[Work request 1]
From the article on the origin of enamel, copy the part that opens with the words containing "From Fish Skin" and closes with "part of teeth. (Seafan/Flickr)".
[Work request 2]
Based on the article on the origin of enamel, why do the paper's authors conclude that the gar's ganoin and enamel are the same substance? Answer in one to three sentences.
[Work request 3]
Continue the article on the origin of enamel, starting after its final sentence.

[Reading text]
______________________________

From Fish Skin to Our Teeth: Tracing the Origin of Enamel

These spikes, called denticles, serve a defensive purpose on the skin of a pufferfish, although they probably evolved to streamline fish as they swim. Denticles appear to have been the first place where enamel appeared, long before it became part of teeth. (Seafan/Flickr)

We all stare at our teeth in the mirror, but when biologists brush their teeth they wonder how these unusual parts of our skeletons evolved. Now, a study combining the anatomy of fossils and the genomes of modern species argues that teeth have their roots in the skins of ancient fish.

A new paper published this week in the journal Nature may provide an answer. Researchers at Sweden's Uppsala University and the Chinese Academy of Sciences in Beijing searched for clues in fossils of an ancient line of fish that were the ancestors of the tetrapods, and in the genomes of those species' closest living relatives.

Fish have these mineralized tissues, too, but some have them in two places -- in their teeth and in spines on their skin, known as denticles. These account for the texture of shark skin, rough when stroked in one direction and smooth in the other.

Between teeth and denticles, enamel presents a confusing set of clues. Modern bony fishes have teeth but no denticles, and their teeth are capped with a substance called acrodin instead of enamel. Sharks and rays, the oldest major class of living fishes, have both teeth and denticles, but they're capped with a substance called enameloid instead of enamel.

Shark denticles
Electron micrograph showing denticles on the skin of a lemon shark. They contain enameloid, a mineralized tissue that evolved independently of enamel. (Pascal Deynat/Wikimedia)

Things get interesting in the handful of species between these two groups. The coelacanths, an ancient line of lobe-finned fishes related to the tetrapods, have true enamel everywhere.


The paper's authors zeroed in on a primitive bony fish called the gar. Unlike other bony fish or sharks, its denticles contain an enamel-like substance called ganoin.

The gar's genome, which was sequenced earlier this year, contains several of the key genes responsible for building enamel. Moreover, these genes are expressed in the skin, so the authors conclude that ganoin and enamel are the same stuff.

Sharks have no such enamel-making genes, and neither do modern bony fishes. The gene evidence suggests that somewhere between the rise of sharks and the modern bony fishes, fish must have evolved and then lost the ability to make enamel while the tetrapods and coelacanths and gars retained it.

______________________________

[Extracted data]

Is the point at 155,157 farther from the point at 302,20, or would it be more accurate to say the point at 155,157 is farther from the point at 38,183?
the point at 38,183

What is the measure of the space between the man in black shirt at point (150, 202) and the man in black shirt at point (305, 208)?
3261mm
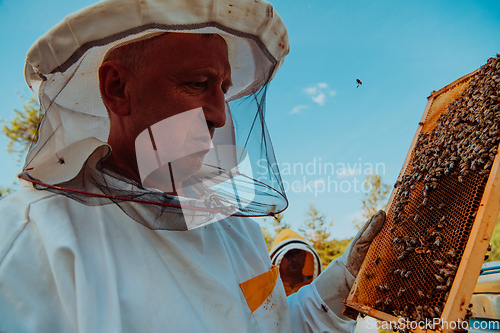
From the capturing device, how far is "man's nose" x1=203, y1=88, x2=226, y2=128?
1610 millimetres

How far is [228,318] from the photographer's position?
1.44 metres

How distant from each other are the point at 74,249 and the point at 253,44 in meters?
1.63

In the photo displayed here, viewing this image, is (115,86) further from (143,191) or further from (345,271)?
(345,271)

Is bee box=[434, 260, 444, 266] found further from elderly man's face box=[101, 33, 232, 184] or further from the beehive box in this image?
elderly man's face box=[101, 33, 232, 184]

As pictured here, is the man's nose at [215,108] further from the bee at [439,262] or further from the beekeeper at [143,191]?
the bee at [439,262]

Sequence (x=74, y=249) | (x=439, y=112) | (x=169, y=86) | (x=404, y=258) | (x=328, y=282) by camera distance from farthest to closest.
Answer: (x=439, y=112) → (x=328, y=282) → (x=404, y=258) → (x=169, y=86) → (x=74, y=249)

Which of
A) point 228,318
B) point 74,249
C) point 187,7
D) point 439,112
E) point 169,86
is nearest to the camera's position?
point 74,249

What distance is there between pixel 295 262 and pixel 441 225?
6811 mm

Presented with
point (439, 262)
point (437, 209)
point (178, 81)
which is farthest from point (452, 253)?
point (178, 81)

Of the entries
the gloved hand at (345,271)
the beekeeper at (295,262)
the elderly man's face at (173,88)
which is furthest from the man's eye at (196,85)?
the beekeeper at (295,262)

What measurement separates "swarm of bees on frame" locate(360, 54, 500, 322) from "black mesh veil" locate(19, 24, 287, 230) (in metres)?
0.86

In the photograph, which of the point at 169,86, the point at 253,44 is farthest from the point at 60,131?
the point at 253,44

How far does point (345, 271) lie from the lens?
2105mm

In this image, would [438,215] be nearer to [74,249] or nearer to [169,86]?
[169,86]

______________________________

[Task answer 1]
From Fish Skin to Our Teeth: Tracing the Origin of Enamel

These spikes, called denticles, serve a defensive purpose on the skin of a pufferfish, although they probably evolved to streamline fish as they swim. Denticles appear to have been the first place where enamel appeared, long before it became part of teeth. (Seafan/Flickr)

[Task answer 2]
The gar's genome contains several of the key genes responsible for building enamel, and those genes are expressed in the skin. From this the authors conclude that the ganoin in the gar's denticles and enamel are the same stuff.

[Task answer 3]
Next, the researchers checked that hypothesis against the fossil record. To trace the stages in enamel evolution, they inspected fossils of three species of ancestral bony fish dating from late in the Silurian Period (about 425 million years ago).

Lophosteus, a species found in Swedish rocks, had no enamel at all. Andreolepis, also from Sweden, had enamel only on the denticles behind its head, not on its teeth or head denticles. And Psarolepis, from China, had enamel everywhere but its teeth.

Evolution of enamel
Scenario for the evolution of enamel. Sharks and rays (chondrichthyans) diverged from the evolutionary line before enamel appeared, and tetrapods and modern fish (teleosts) diverged afterward. (Tatjana Haitina/Nature)

The authors conclude that the first true enamel evolved in the skin before it spread to the head and then to the mouth. As the tetrapods evolved, climbing onto the land, they kept those enamel teeth and lost their denticles. The bony fishes lost their enamel, evolving newer tooth materials, and kept their denticles.

What are denticles for? Current thinking is that they serve to streamline the skin, helping fish cut through the water. Some modern fish use them as defensive weapons, analogous to the quills of a porcupine.

But once teeth arose in the earliest fish, the skin and the teeth must have gone separate evolutionary ways. The paper's authors suggest that humans, like other tetrapods, have lost all ability to grow sharklike spines from our skins, but traces of that history may be found in our genes.